На Аркашу снова нахлынуло чувство гнетущего страха, которое он испытал когда-то, прикоснувшись к свежей ране на стволе. Он испуганно попятился, пораженный этим чувством. Дерево гнало его от себя, выпуливая в него всё новые и новые заряды энергии. Но слабые руки Аркаши уже раздирали спичечный коробок и чиркали спичкой.

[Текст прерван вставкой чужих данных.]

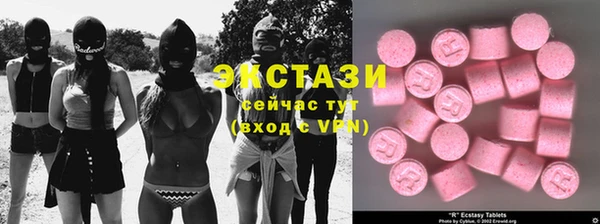 амф Абинск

Через минуту перед Аркашей полыхал огромный жаркий костер. Языки пламени беспощадно уничтожали всё живое, что попадалось им на пути. Аркаша упивался жаждой мести, но душа его не ликовала. На душе было пасмурно. Ему не давала покоя мысль, что он не довел дело до конца так, как хотел, что дерево погибнет, умрет, и тем самым так легко избавится от него, Аркаши. Тогда как сам Аркаша никогда не избавится от того, что получил от дерева. Он с ненавистью смотрел на погибающее дерево и молил бога о том, чтобы но помучилось должным образом.
…Лицу было жарко, от ярких языков пламени рябило и сверкало в глазах, в ушах шумело. Аркаша целиком ушел в себя, и он не заметил, как дерево вдруг мелко затряслось, дернулось раз, другой, а затем стало стремительно клониться в его сторону. Сквозь треск живых корчащихся ветвей Аркаша все-таки услышал посторонний звук, похожий на вой, но не смог быстро сообразить, что именно его издает. А когда сообразил, то было уже поздно. Живой костер рухнул на Аркашу, всей своей массой прижав его к земле.

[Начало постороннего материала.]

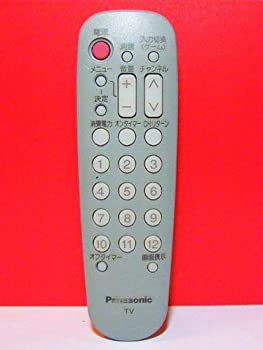 パナソニック テレビリモコン EUR501401(中古品)の通販は 9,793円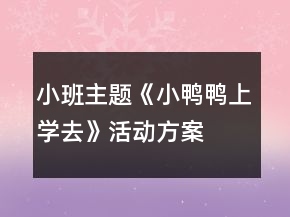 小班主题《小鸭鸭上学去》活动方案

…Через некоторое время развалины старого дома были снесены бульдозером, местность была расчищена, выровнена, и ее стали застраивать новыми высотными домами. А на месте, где когда-то стояло сожженное дерево, сквозь асфальт проросло небольшое деревце той же породы. Место это находилось в укромном уголке, молодое дерево никому не мешало, заботливые жильцы ухаживали за ним. И всем было невдомек, что это новое дерево появилось из старого, стало продолжением его жизни. Не появился только новый Аркаша взамен ушедшего. А если и появился, то мы об этом ничего не знаем.
Дождь
…Дорога была скверной и до изнеможения нудной. Лил противный мелкий дождь, а откуда он взялся — этого Присядкин представить себе не мог. По метеосводке никакого дождя сегодня вообще не должно было быть. Присядкин угрюмо сжимал в руках руль своего «москвича» и в пол-уха слушал заунывную музыку, продиравшуюся из радиоприемника сквозь помехи. Одновременно он с опаской поглядывал на левый дворник, и в последнюю минуту — все чаще. Вода заливала ветровое стекло, и механизм не справлялся со своими обязанностями. Если дворник сдохнет, подумал Присядкин, то придется останавливаться на трассе. Вероятность этой неприятной возможности выводила его из себя. Она его пугала.
Занятый своими мыслями, он не сразу заметил, что приемник замолчал. Присядкин нервно покрутил ручку настройки, но из динамика, кроме шороха разрядов, не доносилось ни звука. ТЬФУ ТЫ! — выругался он и переключил на другой диапазон. То же самое. Тогда он раздраженно пристукнул по приемнику ладонью и выключил его.
Настроение портилось на глазах. Присядкин ехал в деревню к теще за своей женой, и потому настроение и до того было не совсем праздничным. К тому же он истратил все свои наличные деньги на тещины лекарства, так что его душевное состояние мало чем отличалось от состояния окружающей его сейчас среды. Дождь все усиливался. Видимость ухудшалась, и линия горизонта давно исчезла из виду. Убранные поля, раскинувшиеся вокруг, походили на маленькие грязные лужайки. Присядкину было так неуютно в своей машине, что он поневоле начал ежиться. НЕ ДАЙ БОГ СЛОМАТЬСЯ ЕЩЕ И ДВОРНИКУ! — закатил он глаза к непроницаемому небу.